Reputation: 1743
Below is the sample shell script, Here the value of NF is coming Null instead of 9 (the output of expression on line 4)
#!/bin/bash
#set -x
VAR="The quick brown fox jumped over the lazy dog."
NF=`echo $VAR | awk '{PRINT NF}'`
echo "$NF"
Any thoughts?
Upvotes: 1
Views: 81
Reputation: 41456
Here is one way to do it (using Here String). PS always double quote variable like this "$var"
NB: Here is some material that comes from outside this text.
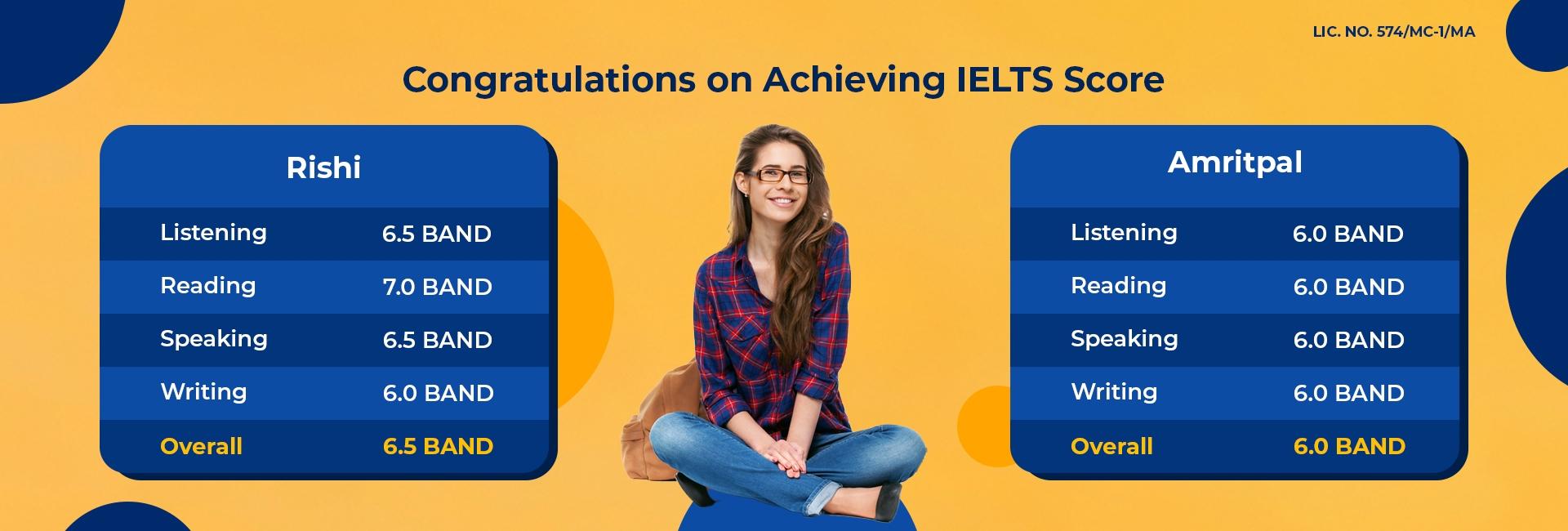Best IELTS Institute in Jalandhar | IELTS Centre Jalandhar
NF=$(awk '{print NF}' <<< "$var")
Upvotes: 1
Reputation: 74635
Others have explained what was wrong with your code. I would like to suggest another way to count the number of words:
var="The quick brown fox jumped over the lazy dog."
wc -w <<<"$var"
Or on older shells:
echo "$var" | wc -w
Upvotes: 1
Reputation: 4516
The command you're looking for is print
, not PRINT
. Awk is case-sensitive.
Also, it is recommended to use the following command substitution: $(...)
instead of backticks (`
).
So in your case:
NF=$(echo $VAR | awk '{print NF}')
Upvotes: 2
Reputation: 7582
AWK is case-sensitive. You want the function print
.
By writing PRINT NF
instead, AWK interprets that as the names of two variables, concatenated. PRINT
has an empty value; NF
has the value "9". You didn't ask it to do anything with the result (such as printing it), so the AWK script produces no output for that line of input.